▼
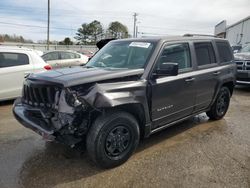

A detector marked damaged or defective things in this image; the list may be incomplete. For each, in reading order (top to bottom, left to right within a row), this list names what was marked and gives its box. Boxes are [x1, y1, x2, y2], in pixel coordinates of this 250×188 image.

damaged black suv [13, 36, 236, 168]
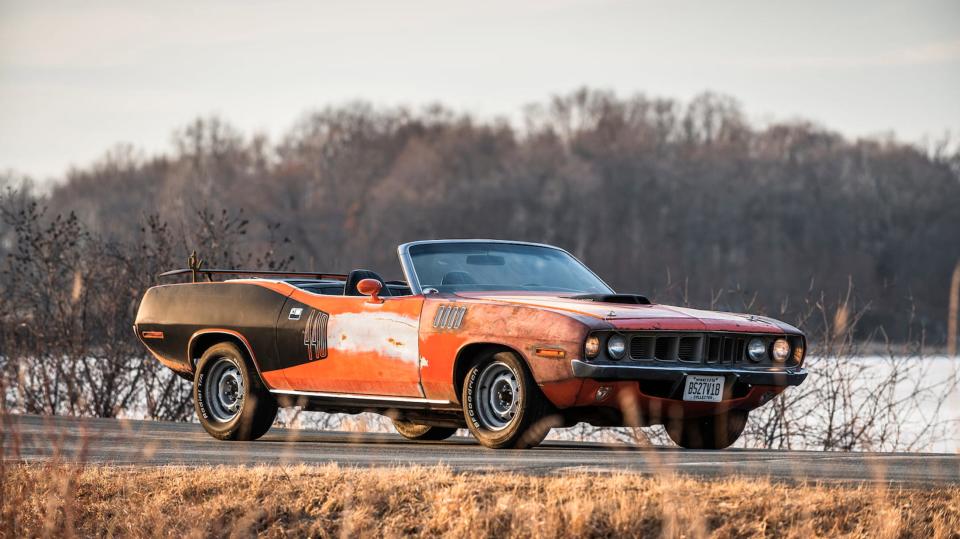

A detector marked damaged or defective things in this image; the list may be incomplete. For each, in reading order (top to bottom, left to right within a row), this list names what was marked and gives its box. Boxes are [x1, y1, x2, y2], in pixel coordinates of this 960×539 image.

rusted car door [270, 296, 420, 396]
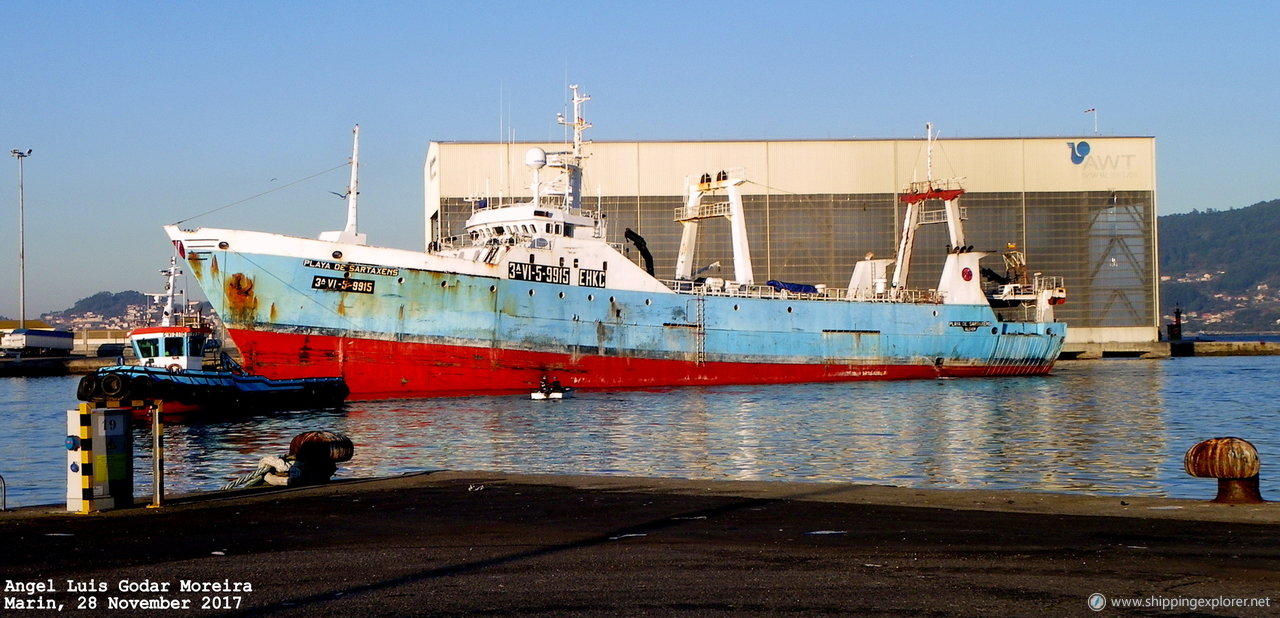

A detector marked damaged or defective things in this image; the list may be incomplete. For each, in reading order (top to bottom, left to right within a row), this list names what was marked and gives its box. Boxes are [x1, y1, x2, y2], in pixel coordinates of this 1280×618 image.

rusty bollard [1182, 437, 1264, 506]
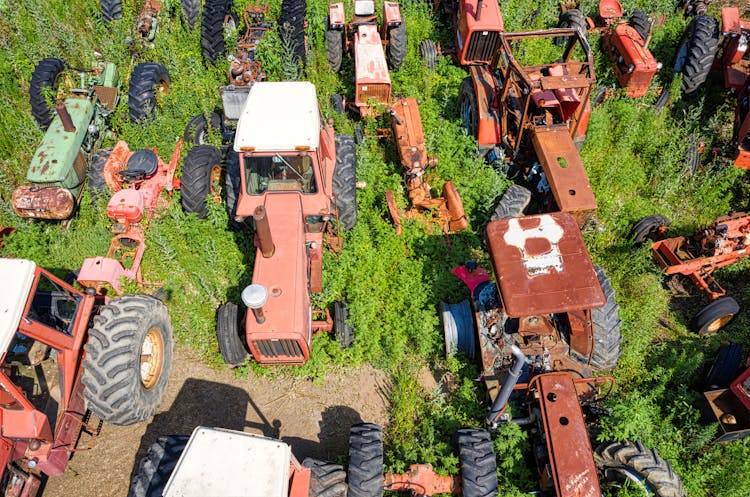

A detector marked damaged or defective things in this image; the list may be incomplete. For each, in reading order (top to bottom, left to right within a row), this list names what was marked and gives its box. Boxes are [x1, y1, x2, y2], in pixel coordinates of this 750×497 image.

rusty tractor [100, 0, 200, 50]
rusty tractor [328, 0, 408, 115]
rusty tractor [424, 0, 506, 70]
rusty tractor [560, 0, 660, 98]
rusty tractor [12, 58, 120, 219]
rusty tractor [74, 139, 185, 294]
rusty tractor [181, 81, 358, 366]
rusty tractor [388, 99, 470, 236]
rusty tractor [458, 28, 600, 225]
rusty tractor [636, 209, 750, 334]
rusty tractor [0, 258, 173, 494]
rusty tractor [127, 422, 502, 496]
rusty tractor [444, 212, 692, 496]
rusty tractor [704, 340, 750, 442]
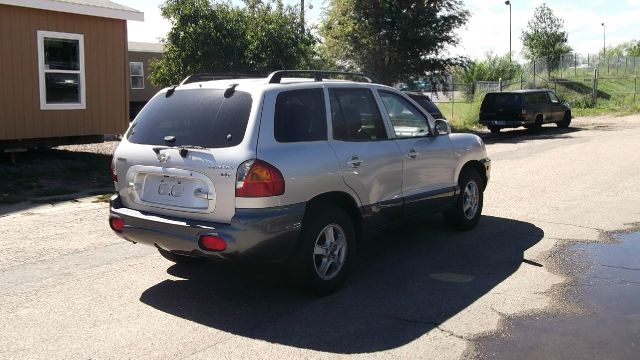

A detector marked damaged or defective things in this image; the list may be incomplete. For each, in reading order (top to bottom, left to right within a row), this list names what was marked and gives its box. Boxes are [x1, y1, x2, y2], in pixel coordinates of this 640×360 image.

cracked asphalt [1, 114, 640, 358]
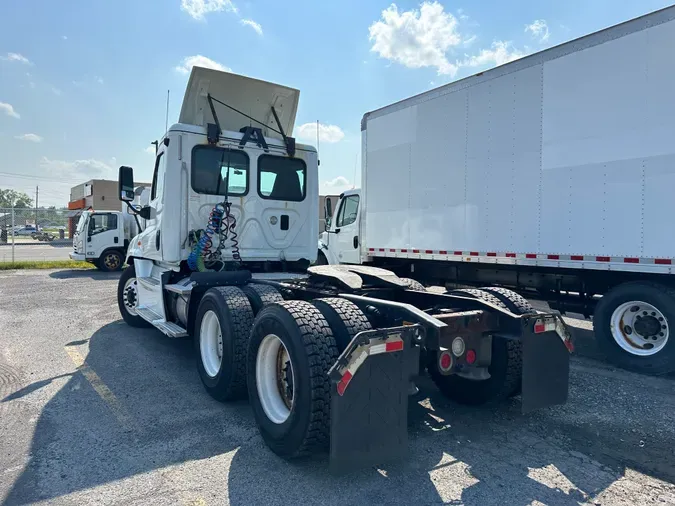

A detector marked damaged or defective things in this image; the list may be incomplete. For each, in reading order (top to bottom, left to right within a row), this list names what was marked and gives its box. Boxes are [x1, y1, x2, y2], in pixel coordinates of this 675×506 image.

cracked asphalt [1, 266, 675, 504]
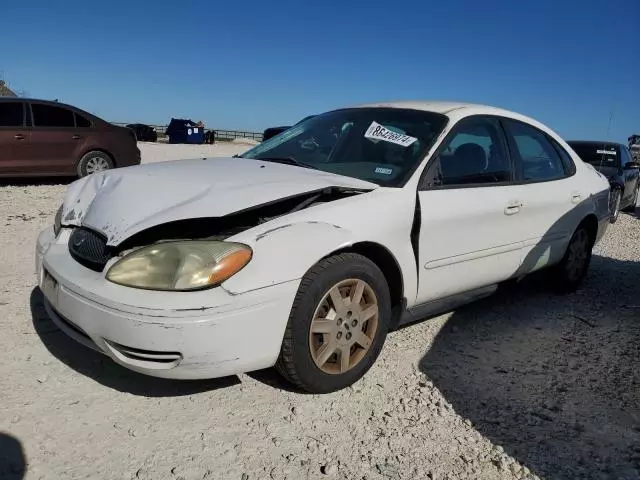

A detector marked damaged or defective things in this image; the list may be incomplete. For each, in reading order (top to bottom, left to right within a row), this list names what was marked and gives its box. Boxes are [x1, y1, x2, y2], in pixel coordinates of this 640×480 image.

cracked bumper [33, 227, 298, 380]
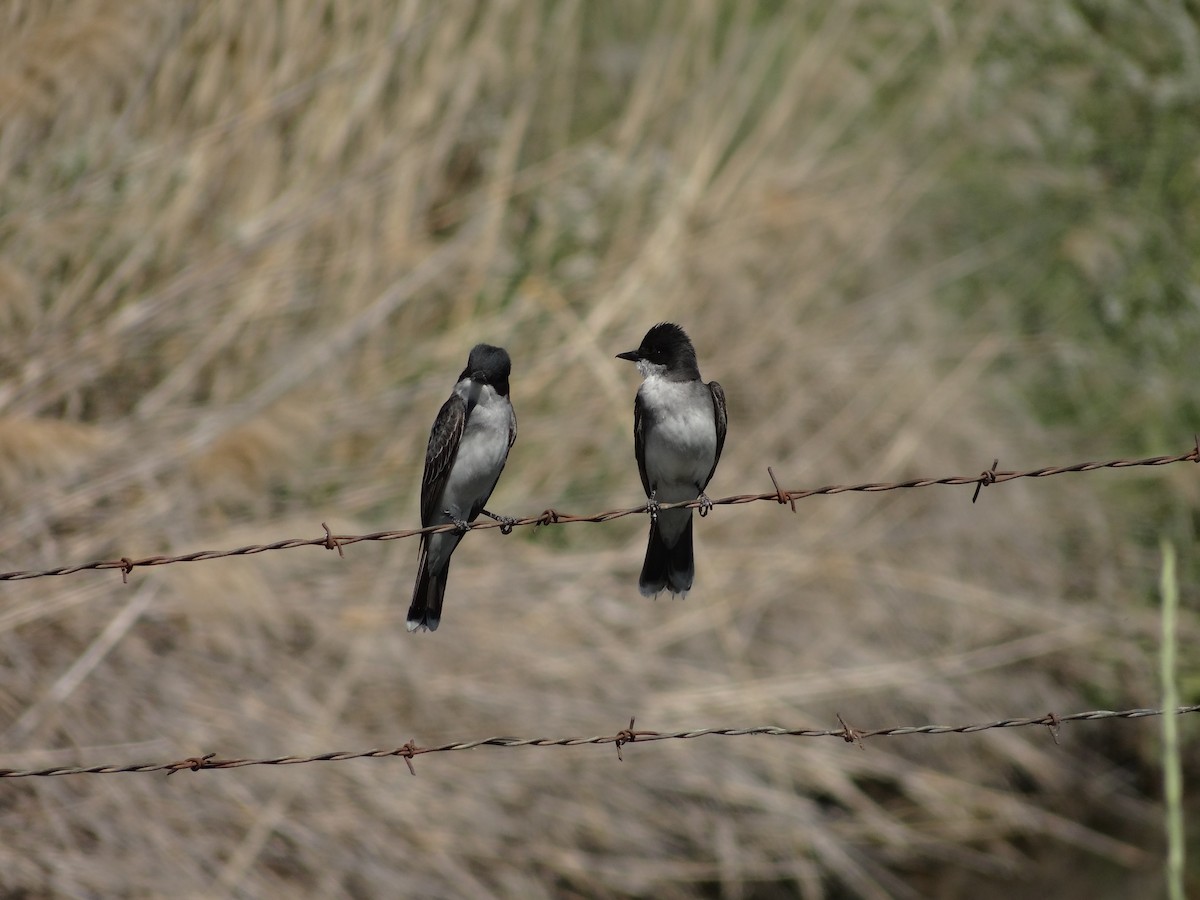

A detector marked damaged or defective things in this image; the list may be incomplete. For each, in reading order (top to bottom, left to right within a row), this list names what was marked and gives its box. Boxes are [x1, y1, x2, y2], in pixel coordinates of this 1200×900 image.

rusty barbed wire [2, 439, 1200, 585]
rusty barbed wire [4, 700, 1195, 777]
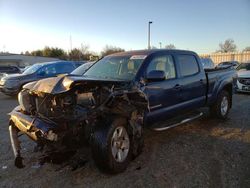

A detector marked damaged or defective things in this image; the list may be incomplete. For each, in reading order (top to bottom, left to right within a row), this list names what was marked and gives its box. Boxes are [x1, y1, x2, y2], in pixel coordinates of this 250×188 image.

damaged hood [23, 74, 131, 93]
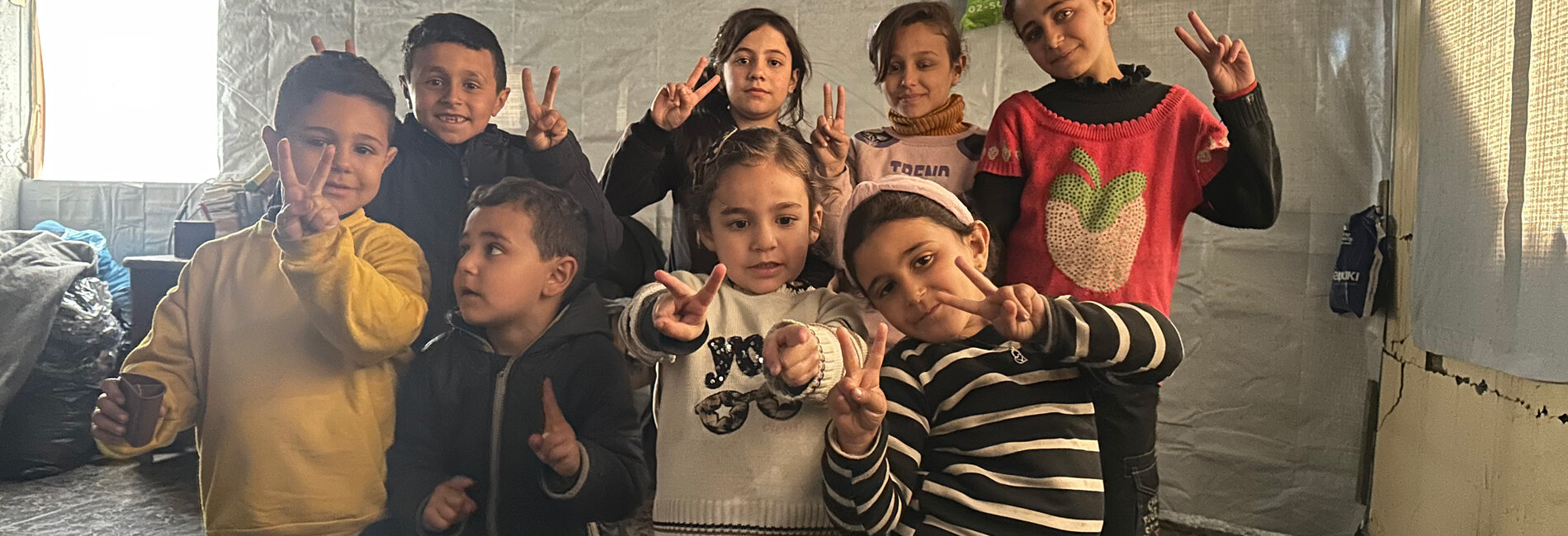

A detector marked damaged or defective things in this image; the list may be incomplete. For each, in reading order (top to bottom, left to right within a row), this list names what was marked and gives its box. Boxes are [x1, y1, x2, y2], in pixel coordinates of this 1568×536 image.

damaged wall [0, 0, 27, 230]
▲
_Prompt:_ Return an exact copy of the data above, apart from any pictures.

_Solution:_
A detector marked damaged or defective things in this image; the list may be incomplete. For each, in reading order (top to bottom, left to right within a row), this list names what was marked and gives its box. Boxes are [x1, y1, x2, y2], in pixel coordinates of this 250×188 image.

damaged black suv [13, 36, 236, 168]

A detector marked damaged or defective things in this image; the list may be incomplete. For each, in reading order (top to bottom, left to right within a row), this list names what was marked and gives its box. Boxes are [x1, y1, x2, y2], in pixel coordinates of this 960×539 image.

rusted car door [270, 296, 420, 396]

A detector marked damaged or defective things in this image; the list may be incomplete. For each, in reading order (top to bottom, left to right within a row), this list names what was marked and gives its box. Boxes are [x1, y1, x2, y2], in pixel coordinates of this 1280×618 image.

rusty bollard [1182, 437, 1264, 506]

A detector marked damaged or defective things in this image; the list may be incomplete. For each, in reading order (top to bottom, left to right within a row), this list names what was marked and gives its box. Boxes are [x1, y1, x2, y2], in pixel coordinates of this 750×497 image.

rusty tractor [100, 0, 200, 50]
rusty tractor [328, 0, 408, 115]
rusty tractor [424, 0, 506, 70]
rusty tractor [560, 0, 660, 98]
rusty tractor [12, 58, 120, 219]
rusty tractor [74, 139, 185, 294]
rusty tractor [181, 81, 358, 366]
rusty tractor [388, 99, 470, 236]
rusty tractor [458, 28, 600, 225]
rusty tractor [636, 209, 750, 334]
rusty tractor [0, 258, 173, 494]
rusty tractor [127, 422, 502, 496]
rusty tractor [444, 212, 692, 496]
rusty tractor [704, 340, 750, 442]

A detector marked damaged or defective things in this image; the list may be incomplete. For each, in reading order (top to bottom, left to right within a row), this list names what was marked and gives its box. Boxes are [x1, y1, x2, y2], in pixel coordinates of this 640×360 image.

cracked asphalt [1, 114, 640, 358]

A detector marked damaged or defective things in this image; the list may be incomplete. For each, in reading order (top to bottom, left to right within a row), this list names what was marked and gives its box. Boxes are [x1, y1, x2, y2], in pixel coordinates of this 675×506 image.

cracked asphalt [1, 266, 675, 504]

A detector marked damaged or defective things in this image; the list may be incomplete. For each, in reading order (top to bottom, left to right within a row), this list names what was marked and gives its box. Boxes are [x1, y1, x2, y2], in pixel coordinates of this 640×480 image.

cracked bumper [33, 227, 298, 380]

A detector marked damaged or defective things in this image; the list may be incomplete. For each, in reading order (top to bottom, left to right within a row), this list names what was marked and gives its box. Boxes are [x1, y1, x2, y2], in pixel coordinates of this 1200×900 image.

rusty barbed wire [2, 439, 1200, 585]
rusty barbed wire [4, 700, 1195, 777]

A detector marked damaged or defective things in this image; the list may be incomplete. For each, in reading order (top to bottom, left to right within a row), this list names what was marked and gives its box. Boxes are [x1, y1, x2, y2], in pixel coordinates of this 250×188 image.

damaged hood [23, 74, 131, 93]

A detector marked damaged or defective things in this image; the list may be incomplete. For each, in reading order (top to bottom, left to right within a row), this list names what was marked and gives its box. Boxes are [x1, y1, x2, y2], in pixel coordinates of this 1568×536 image.

damaged wall [0, 0, 27, 230]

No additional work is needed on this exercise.